# Aim of the task
Copy the entries from the line with "Just looking at" through the end of the entries, replacing "white curtain" with "window curtain" and changing nothing else.
::: Records for this task
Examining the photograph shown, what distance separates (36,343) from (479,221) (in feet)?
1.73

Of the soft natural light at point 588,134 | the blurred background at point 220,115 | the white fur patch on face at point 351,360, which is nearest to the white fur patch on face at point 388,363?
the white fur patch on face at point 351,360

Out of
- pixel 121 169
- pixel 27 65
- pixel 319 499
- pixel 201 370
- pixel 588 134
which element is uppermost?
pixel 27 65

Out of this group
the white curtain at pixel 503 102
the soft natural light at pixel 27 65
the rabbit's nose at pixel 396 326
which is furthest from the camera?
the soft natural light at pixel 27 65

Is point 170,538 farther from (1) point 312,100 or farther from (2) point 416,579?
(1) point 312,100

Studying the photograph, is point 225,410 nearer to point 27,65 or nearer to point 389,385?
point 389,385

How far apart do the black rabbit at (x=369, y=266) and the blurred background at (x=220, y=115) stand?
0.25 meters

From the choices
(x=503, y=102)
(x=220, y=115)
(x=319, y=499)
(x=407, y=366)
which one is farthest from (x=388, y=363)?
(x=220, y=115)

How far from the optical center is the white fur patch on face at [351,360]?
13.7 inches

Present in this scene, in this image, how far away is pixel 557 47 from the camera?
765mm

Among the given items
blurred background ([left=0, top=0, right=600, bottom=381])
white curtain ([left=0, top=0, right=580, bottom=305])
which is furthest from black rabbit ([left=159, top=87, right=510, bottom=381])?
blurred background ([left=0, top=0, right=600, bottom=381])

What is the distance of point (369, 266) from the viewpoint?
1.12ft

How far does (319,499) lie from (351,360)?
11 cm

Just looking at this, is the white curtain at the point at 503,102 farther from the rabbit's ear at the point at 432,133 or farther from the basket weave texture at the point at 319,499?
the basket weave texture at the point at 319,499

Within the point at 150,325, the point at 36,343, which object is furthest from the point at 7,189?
::::::
# Solution to this problem
Just looking at this, is the window curtain at the point at 503,102 farther from the rabbit's ear at the point at 432,133 or farther from the basket weave texture at the point at 319,499?
the basket weave texture at the point at 319,499

Within the point at 150,325, the point at 36,343, which object is furthest from the point at 7,189?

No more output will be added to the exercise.